An evaluation of four randomized clinical trials found no evidence to recommend the use of accommodative IOLs, said Hon Shing Ong, MBBS.
Orlando-An evaluation of 4 randomized clinical trials found no evidence to recommend the use of accommodative IOLs, said Hon Shing Ong, MBBS.
Participants who received accommodative IOLs had improvements in near vision at 6 months and at 12 months after surgery, compared with those who received monofocal IOLs.
“(But) such improvements were small and reduced with time,” said Dr. Ong, Moorfields Eye Hospital, London.
Dr. Ong’s group searched the Cochrane Central Register of Controlled Trials, and found 256 eyes (148 in the accommodative group and 108 in the monofocal group). All eyes that received an accommodative lens were implanted with the HumanOptics 1CU.
Compared with the monofocal group, the accommodative IOL group had significantly higher amplitude of accommodation at 6 months post treatment measured by near point of accommodation (mean difference [MD] 1.43 D; 95% CI 0.79 to 2.07) and defocus curves (MD 0.47 D; 95% CI 0.36 to 0.59).
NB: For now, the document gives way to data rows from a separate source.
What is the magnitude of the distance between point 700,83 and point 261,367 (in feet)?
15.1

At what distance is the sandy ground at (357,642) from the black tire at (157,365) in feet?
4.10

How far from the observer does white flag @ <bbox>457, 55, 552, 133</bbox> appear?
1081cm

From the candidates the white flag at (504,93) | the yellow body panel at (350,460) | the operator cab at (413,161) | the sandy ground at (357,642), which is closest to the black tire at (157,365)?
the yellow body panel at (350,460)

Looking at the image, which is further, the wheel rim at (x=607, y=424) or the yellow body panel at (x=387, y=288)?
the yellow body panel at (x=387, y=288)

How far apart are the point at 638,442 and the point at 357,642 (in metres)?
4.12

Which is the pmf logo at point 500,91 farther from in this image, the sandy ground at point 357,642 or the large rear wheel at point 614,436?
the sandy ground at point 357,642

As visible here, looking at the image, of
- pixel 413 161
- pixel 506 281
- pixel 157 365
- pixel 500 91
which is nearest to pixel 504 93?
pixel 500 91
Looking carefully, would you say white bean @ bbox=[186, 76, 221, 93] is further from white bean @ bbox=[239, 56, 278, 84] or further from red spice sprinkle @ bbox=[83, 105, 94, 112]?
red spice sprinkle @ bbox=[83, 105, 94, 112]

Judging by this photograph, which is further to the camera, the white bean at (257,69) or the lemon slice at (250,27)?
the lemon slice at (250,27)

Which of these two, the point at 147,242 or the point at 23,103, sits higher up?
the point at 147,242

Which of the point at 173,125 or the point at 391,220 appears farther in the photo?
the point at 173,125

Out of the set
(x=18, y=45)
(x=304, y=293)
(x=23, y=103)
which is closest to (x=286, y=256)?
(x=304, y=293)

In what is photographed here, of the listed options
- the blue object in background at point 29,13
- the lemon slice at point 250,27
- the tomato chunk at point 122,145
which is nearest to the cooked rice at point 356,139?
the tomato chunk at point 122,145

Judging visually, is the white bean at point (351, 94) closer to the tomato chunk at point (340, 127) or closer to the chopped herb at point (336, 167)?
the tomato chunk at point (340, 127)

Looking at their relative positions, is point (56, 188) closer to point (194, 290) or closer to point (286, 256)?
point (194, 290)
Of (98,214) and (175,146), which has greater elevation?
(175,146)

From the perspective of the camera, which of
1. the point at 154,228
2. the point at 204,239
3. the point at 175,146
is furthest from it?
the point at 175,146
“At 12 months, patients in the accommodative group had worse corrected distance visual acuity than those in the monofocal group,” he said. “There was a higher rate of posterior capsular opacification (PCO) in the accommodative group.”
The lower levels of distance vision may be related to the increased PCO, but findings were not definitive, Dr. Ong said.
“The small gains in distance corrected visual acuity were not clinically significant,” he said. “Further research is necessary before we can draw conclusions on accommodative lens efficacy and safety compared with monofocal IOLs.”